Even setting aside health concerns, glyphosate faces a practical agricultural problem: weeds are evolving to survive it. Decades of heavy reliance on glyphosate, particularly on crops genetically engineered to tolerate it, has created resistant weed populations across major farming regions.

The scale of resistance is striking. In the Canadian prairies, surveys found that fields containing herbicide-resistant weed patches went from about 4% of cropland in the early 2000s to 35% by 2014 to 2017. Because herbicides are sprayed across entire fields, the total affected area was roughly 16.2 million hectares, or 59% of surveyed farmland. In Ontario alone, glyphosate-resistant weeds were estimated to cause $43 million CAD in annual losses: $15 million from reduced crop yields and $28 million from the cost of switching to alternative herbicides.

These numbers reflect a broader global pattern. As resistance spreads, farmers spend more on additional herbicides and tillage to compensate for glyphosate’s declining effectiveness. The herbicide still works on most weeds, but its role as a simple, all-purpose solution has eroded considerably.

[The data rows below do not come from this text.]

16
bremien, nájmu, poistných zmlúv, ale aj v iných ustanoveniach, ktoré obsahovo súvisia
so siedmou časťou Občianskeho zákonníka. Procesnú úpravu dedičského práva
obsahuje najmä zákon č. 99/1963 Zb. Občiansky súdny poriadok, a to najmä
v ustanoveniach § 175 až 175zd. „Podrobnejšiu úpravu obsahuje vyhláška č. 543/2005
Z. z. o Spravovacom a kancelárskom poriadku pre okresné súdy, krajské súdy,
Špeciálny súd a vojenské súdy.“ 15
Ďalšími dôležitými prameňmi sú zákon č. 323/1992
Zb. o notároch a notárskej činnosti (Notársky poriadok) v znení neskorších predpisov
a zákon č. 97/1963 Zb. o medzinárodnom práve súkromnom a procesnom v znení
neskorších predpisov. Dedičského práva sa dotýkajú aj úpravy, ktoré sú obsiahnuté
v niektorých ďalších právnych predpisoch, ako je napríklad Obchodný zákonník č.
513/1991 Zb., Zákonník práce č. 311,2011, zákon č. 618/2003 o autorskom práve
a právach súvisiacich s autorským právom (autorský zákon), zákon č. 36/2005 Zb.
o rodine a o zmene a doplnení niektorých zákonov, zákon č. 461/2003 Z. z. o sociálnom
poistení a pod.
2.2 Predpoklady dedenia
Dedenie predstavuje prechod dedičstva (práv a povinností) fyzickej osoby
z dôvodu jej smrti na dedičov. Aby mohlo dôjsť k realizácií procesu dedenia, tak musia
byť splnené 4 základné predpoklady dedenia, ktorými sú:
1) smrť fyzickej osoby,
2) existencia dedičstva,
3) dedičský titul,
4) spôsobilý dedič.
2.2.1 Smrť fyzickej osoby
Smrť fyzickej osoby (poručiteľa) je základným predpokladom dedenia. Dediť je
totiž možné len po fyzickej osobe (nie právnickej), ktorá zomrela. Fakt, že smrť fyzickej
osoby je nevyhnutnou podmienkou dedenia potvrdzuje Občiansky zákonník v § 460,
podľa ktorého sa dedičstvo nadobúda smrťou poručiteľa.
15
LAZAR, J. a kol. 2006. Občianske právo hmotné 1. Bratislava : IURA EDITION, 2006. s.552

What This Means for Exposure

If you’re a homeowner using Roundup on your driveway or garden beds, you’re no longer being exposed to glyphosate through that product. The reformulated versions work differently and contain different active ingredients.

If you eat conventionally grown food, particularly crops like soybeans, corn, canola, and wheat, you’re likely consuming trace amounts of glyphosate residue. The EPA considers these levels safe within established tolerances, and food safety agencies in other countries have generally agreed. Organic food is produced without synthetic herbicides, so choosing organic reduces glyphosate exposure from diet, though trace contamination from neighboring fields or shared processing facilities can still occur.

For agricultural workers and commercial applicators who handle glyphosate directly, exposure levels are significantly higher than what consumers encounter through food. Protective equipment and label-directed application practices are the primary safeguards, and this population is the one most relevant to the ongoing cancer research debate.